-- Given problem --
Transcribe the entries without changes, beginning at the very start and stopping after the line that contains "75L34 80L44 84L48". Leave the pictures out of your copy.

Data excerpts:
————————
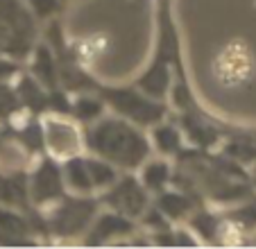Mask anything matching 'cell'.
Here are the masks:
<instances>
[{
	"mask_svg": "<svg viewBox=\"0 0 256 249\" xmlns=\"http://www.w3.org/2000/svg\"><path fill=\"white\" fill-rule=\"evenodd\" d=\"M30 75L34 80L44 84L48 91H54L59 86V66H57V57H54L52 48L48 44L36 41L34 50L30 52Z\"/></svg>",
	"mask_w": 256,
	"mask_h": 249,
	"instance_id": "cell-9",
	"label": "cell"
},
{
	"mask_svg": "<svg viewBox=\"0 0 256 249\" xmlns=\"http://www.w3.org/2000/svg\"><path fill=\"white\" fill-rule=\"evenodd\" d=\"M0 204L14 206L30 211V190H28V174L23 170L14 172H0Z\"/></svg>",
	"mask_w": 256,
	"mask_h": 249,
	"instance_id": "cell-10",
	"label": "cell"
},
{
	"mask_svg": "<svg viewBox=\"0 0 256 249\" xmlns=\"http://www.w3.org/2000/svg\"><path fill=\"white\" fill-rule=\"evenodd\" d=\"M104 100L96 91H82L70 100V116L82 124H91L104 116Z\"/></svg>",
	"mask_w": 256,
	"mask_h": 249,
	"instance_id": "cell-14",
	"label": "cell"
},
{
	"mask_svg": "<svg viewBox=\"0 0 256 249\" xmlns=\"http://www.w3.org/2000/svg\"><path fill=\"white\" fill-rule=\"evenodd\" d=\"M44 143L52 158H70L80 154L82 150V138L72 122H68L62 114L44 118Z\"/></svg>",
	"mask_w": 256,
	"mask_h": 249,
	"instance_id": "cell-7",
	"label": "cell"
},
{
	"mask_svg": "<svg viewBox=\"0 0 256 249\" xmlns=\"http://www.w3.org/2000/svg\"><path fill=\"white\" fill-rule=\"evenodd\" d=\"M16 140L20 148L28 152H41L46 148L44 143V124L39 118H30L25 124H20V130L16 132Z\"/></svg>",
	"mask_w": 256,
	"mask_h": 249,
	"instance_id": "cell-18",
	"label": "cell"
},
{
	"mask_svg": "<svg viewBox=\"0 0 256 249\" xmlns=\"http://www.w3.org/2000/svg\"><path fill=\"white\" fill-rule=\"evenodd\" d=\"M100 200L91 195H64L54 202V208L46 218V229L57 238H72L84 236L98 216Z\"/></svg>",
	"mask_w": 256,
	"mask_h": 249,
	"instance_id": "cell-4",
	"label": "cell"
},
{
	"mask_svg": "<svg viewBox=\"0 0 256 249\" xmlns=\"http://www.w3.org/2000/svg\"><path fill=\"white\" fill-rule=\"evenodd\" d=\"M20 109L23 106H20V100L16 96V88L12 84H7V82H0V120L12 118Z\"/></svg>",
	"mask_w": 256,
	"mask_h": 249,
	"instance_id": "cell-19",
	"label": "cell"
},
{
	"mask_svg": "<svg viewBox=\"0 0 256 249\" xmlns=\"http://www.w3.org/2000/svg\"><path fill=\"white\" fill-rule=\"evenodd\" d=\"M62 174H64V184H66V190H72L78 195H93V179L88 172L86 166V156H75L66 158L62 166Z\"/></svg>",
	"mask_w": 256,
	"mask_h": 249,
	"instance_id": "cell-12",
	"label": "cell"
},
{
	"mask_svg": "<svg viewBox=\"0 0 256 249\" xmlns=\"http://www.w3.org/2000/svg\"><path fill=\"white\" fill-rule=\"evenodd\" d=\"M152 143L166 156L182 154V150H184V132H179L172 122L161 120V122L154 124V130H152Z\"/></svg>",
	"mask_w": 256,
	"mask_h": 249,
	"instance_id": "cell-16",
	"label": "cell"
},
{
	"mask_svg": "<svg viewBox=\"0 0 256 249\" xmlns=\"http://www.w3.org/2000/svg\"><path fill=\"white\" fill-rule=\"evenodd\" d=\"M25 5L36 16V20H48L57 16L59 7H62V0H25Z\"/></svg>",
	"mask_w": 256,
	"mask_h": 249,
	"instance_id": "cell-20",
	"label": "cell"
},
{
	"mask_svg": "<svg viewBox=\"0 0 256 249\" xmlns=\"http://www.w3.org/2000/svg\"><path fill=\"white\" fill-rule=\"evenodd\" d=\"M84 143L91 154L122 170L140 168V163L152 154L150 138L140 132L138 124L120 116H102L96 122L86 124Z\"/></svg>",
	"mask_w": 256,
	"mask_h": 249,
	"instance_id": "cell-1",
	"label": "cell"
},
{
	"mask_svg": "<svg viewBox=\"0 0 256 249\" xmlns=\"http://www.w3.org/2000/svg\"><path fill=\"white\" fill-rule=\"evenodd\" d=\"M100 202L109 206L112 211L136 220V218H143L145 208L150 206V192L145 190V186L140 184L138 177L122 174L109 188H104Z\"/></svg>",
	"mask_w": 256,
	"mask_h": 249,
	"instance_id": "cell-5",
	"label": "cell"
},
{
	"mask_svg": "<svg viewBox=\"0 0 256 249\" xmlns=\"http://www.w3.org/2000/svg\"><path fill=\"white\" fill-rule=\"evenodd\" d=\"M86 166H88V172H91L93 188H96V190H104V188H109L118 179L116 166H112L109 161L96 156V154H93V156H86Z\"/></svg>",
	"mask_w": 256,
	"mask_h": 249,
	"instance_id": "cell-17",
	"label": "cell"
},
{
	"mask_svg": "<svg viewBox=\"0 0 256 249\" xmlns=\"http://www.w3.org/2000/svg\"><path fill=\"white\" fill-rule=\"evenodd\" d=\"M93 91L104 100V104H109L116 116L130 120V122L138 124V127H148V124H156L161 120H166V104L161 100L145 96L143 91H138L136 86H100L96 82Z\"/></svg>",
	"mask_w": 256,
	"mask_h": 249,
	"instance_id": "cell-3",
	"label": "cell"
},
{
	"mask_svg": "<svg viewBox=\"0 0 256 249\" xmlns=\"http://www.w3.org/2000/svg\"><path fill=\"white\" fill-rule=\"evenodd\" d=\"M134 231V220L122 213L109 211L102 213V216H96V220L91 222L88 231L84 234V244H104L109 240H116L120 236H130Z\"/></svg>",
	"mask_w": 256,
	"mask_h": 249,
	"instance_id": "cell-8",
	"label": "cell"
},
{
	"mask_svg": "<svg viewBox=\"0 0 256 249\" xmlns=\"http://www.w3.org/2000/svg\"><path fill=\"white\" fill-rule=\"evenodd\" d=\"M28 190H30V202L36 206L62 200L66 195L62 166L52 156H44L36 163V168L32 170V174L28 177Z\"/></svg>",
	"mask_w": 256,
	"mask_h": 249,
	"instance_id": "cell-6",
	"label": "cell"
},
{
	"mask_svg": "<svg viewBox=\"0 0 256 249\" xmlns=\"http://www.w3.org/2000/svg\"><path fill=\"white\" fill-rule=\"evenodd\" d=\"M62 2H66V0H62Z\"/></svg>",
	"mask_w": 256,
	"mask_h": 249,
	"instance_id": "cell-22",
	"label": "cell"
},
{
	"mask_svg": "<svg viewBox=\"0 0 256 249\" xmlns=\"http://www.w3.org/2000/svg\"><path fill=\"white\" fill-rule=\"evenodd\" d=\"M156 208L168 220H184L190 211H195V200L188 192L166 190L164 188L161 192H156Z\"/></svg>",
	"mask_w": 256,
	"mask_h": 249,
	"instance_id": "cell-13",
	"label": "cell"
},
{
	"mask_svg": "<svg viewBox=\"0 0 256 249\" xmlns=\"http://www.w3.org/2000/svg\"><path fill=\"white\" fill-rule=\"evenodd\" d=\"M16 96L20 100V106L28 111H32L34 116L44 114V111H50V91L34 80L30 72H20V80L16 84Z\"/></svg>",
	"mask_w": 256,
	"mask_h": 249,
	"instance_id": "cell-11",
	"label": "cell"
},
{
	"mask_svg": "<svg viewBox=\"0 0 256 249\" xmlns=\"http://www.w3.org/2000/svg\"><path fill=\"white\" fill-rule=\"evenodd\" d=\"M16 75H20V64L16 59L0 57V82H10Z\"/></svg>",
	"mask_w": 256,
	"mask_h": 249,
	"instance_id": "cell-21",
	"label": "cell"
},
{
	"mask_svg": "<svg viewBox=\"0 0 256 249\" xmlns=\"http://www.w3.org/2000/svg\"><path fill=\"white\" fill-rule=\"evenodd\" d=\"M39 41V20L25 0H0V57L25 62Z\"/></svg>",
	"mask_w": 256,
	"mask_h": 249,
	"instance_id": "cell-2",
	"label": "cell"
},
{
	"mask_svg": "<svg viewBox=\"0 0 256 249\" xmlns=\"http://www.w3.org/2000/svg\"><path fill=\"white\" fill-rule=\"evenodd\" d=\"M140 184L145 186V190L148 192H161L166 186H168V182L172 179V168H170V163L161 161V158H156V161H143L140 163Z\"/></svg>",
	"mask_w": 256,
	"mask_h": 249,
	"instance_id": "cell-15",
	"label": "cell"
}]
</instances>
————————
-- Correct result --
Mask anything matching 'cell'.
Here are the masks:
<instances>
[{
	"mask_svg": "<svg viewBox=\"0 0 256 249\" xmlns=\"http://www.w3.org/2000/svg\"><path fill=\"white\" fill-rule=\"evenodd\" d=\"M30 75L34 80L44 84L48 91H54L59 86V66H57V57H54L52 48L48 44L36 41L34 50L30 52Z\"/></svg>",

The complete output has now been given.